½ cup crumbled Asiago cheese. Since cheese has high sodium and fat content, this will act as your “salt.” Asiago adds a rich flavor to the stuffing, and it creates little gooey pockets of deliciousness inside the peppers – yum!

½ tablespoons minced garlic. It’s an Italian tradition. I can’t help myself… garlic has a powerful flavor that pleasantly accents, um, everything. Even chocolate.

1 teaspoon cayenne pepper. Little did you know, this bad-boy of the pepper world increases circulation and lowers cholesterol.

1. Preheat oven to 400 degrees.

2. Boil rice in chicken broth (instructions are on the back of the bag) – cooking usually takes about 30 mins. Pay attention to it towards the end to avoid burnt rice and a crusty pan!

3. Pour a few tablespoons of olive oil in a large pan. Toss in minced garlic (buy it in the jar for easy access). Dice onion and let it sautée with garlic and olive oil on medium heat. Doing this allows the flavor of the onions and garlic to release and infuse the olive oil, creating a bolder flavor for the dish.

4. Microwave frozen spinach in bowl for 45 seconds, drain and squeeze out excess liquid.

5. Add crushed tomatoes, spinach, and rice to pan.

6. Let cook on medium heat for 5 mins or until all the veggies are softened, stirring occasionally.

7. Finally, add the beans to mixture. (If you stir too often or too aggressively the beans will break down and create a “mush.” Ew!)

8. Sprinkle with cayenne pepper and fold in crumbled Asiago cheese. Turn off heat.

9. Cut off tops of peppers and clean out seeds and veins, then scoop mixture into empty peppers.

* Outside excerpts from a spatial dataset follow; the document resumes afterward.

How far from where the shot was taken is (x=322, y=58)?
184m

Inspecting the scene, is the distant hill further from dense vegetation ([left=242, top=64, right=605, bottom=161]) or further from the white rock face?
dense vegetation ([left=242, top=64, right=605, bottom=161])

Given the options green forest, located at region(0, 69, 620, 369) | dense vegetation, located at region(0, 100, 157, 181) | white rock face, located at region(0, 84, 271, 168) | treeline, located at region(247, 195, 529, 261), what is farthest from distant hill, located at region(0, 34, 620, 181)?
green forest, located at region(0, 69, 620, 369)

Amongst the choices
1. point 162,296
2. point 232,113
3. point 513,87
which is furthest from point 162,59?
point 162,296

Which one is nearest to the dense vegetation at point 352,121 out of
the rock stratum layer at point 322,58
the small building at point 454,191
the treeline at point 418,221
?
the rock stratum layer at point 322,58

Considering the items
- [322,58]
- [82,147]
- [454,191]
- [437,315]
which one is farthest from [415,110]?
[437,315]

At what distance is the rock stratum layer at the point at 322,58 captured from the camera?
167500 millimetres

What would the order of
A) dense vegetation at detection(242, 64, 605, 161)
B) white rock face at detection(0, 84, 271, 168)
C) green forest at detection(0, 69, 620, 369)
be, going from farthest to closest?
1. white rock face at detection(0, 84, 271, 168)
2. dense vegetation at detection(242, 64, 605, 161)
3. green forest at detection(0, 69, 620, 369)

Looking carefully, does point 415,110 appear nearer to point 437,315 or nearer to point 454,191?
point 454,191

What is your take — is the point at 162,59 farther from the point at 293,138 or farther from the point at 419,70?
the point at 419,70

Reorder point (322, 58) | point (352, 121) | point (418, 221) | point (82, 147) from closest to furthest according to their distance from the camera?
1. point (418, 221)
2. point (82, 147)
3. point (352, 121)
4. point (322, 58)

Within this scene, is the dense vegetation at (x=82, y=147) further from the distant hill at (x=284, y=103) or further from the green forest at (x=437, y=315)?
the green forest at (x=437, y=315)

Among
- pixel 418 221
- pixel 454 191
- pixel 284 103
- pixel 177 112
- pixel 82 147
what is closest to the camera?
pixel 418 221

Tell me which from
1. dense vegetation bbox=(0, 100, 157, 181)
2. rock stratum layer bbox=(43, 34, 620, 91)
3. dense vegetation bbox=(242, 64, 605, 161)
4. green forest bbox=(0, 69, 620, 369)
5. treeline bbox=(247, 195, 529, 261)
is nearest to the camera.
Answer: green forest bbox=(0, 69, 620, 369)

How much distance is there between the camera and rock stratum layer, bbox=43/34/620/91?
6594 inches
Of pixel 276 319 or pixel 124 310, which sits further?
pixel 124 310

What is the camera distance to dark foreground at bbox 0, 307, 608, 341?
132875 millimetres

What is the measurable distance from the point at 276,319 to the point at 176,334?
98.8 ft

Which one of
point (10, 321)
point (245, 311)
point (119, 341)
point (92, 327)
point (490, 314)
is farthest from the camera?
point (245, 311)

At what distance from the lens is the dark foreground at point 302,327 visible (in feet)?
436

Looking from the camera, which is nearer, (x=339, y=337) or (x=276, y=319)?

8. Place peppers standing up in baking pan. Sprinkle tops with any leftover cheese and bake for 35 minutes or until peppers start to soften.

 

9. Serve with a spoonful of tomato sauce, a sprinkle of cheese, and a dash of red pepper flakes for an extra kick.

Tip from Inside the inFerno: This filling meal-in-one is an awesome first fall   dinner. Welcome to October!